** Goal 1 **
Answer these from the Antarctica essay below:
(a) What does the writer say about noticing the cold?
(b) What are the icebergs in the sea compared to?
(c) Where does the writer's first step lead?
** Goal 2 **
Extend the Antarctica essay below, picking up after its final sentence.

== Text

Lesson 2

(And that’s beautiful)

I don’t remember the cold:

I know it was cold
– it’s Antarctica-
But I don’t remember noticing it. 

The water is calm and dark. Icebergs dot the sea like the stars dot the night sky. There’s a strange peace and sense of comfort from the sea, just something, being, and being what it’s meant to be.

So, this is Antarctica.

Everything is big. We are small. 

I’ll never be an astronaut, but I imagine the feeling of stepping off your travel vessel for the first time is the same: for me, it’s stepping into an unknown place; for an astronaut, it’s stepping into the unknown universe.

An entirely new place that, for the first time, you’re truly immersed in. Years of preparation and planning went into the making of this moment, the last few seconds moving in slow motion: the tucking of your suit into your big, tall boots. Next, it’s the layers of lifesaving gear, the safety checks, and the anticipation bubbling in your stomach as the door of the ship opens, and you’re craving to catch a small glimpse of the world you’re about to explore. 

That first step, when your foot is hovering between the safety of the door and the uncharted outside, is a choice. And while an astronaut’s step launches them into space, where footprints go rogue, my step leads me to a new planet, an alien world.

====
== Entries provided

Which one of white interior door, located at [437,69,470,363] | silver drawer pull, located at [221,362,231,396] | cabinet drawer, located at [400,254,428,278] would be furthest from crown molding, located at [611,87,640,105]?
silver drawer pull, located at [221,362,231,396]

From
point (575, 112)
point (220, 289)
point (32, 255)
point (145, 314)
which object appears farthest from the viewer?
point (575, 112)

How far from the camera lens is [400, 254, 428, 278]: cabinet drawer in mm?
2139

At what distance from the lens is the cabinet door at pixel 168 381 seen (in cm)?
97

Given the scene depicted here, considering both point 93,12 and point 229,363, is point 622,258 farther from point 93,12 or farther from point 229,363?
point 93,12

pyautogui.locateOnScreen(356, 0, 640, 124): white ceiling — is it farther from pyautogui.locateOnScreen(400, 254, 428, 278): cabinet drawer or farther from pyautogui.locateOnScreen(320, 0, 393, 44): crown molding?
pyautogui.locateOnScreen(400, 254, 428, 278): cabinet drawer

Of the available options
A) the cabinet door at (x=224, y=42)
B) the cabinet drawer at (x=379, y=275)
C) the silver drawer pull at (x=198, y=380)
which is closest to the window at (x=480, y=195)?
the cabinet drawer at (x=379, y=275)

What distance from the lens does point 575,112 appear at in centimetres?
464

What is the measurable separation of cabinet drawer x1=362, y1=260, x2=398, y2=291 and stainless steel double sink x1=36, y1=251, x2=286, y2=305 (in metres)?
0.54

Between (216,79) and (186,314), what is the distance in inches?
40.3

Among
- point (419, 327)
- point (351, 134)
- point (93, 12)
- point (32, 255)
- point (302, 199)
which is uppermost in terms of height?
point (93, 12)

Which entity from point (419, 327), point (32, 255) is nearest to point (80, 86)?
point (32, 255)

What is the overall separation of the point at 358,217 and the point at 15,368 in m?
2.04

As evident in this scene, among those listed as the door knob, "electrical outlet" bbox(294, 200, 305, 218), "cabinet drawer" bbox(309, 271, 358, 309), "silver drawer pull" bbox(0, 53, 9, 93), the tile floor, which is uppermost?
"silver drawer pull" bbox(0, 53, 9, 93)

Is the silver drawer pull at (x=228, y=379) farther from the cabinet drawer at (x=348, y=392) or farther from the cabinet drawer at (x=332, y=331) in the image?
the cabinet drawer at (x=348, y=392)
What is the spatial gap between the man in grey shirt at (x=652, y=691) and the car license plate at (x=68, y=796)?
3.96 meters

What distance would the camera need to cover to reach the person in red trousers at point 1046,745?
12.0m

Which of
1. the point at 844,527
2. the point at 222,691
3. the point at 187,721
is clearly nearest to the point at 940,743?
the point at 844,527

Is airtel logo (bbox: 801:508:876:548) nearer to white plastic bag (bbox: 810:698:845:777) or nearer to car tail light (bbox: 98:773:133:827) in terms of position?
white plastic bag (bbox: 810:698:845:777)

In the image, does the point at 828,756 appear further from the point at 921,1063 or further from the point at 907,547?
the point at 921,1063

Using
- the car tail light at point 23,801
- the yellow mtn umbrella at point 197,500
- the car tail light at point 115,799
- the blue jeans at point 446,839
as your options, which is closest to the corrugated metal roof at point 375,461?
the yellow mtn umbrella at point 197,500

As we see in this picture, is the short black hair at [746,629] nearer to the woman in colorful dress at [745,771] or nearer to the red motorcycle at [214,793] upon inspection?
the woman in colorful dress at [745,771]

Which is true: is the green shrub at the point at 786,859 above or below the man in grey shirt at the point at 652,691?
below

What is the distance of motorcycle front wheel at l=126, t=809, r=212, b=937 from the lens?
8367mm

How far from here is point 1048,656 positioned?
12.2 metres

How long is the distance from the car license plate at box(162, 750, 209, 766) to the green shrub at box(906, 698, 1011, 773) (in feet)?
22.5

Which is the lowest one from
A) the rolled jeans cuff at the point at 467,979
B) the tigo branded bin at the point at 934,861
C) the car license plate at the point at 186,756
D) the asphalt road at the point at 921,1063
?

====

** Exercise output 1 **
(a) The writer knows it was cold but doesn't remember noticing it.
(b) To stars dotting the night sky.
(c) To a new planet, an alien world.

** Exercise output 2 **
I wonder if an astronaut gets a pit in their stomach without gravity. I can promise the swooping in my stomach was only amplified with every shrinking inch between us and the ship’s door. We’ve learned to love the ship- and the home within it. But we didn’t spend over 500 days saving, long days of work, months in the making, just for a boat ride. For us, it’s not about the journey; it’s literally about the destination.

We venture out. And are instantly overshadowed by the steep face of towering, bold, glacier-covered mountains and cliffs.

Slowly, the understanding settles in: 

Everything is overwhelmed by the simple fact that every single thing in your vicinity, the foreign world you’re discovering, has only been seen by a very small percentage of the homo sapian species. Where few have ventured before. A land that can count you among the first thousands to be there.

I do remember the wind; it stung my cheeks. But they were so warm and red from the budding excitement, the laughter and buildup, for the awe of the self-proclaimed “coolest-badass-thing-I ’ve-ever-done!” that the wind couldn’t cool my warm heart.

I remember the wobble of the Zodiac boat when I stepped into it, and the sailor’s grip from the guide helping me down. It felt like the world had paused. It was calm on the water and calm in the sky. I was not calm. My hands curled. Clutched around a precious, beloved camera like it’s a lifesaving parachute on a mayday plane. Having no idea what was going to occur next. Anticipating excitement. A homo sapian, wading into the land of ice. 

There is a simplicity in the title “homo sapian” :

And thus sparked my realization that we are not special. We are alive, we move, we build, we create, we feel- and so does nearly every form of life we know of. The birds, the whales, the coyotes, the flowers- we are not alone in the universe, much less on this planet.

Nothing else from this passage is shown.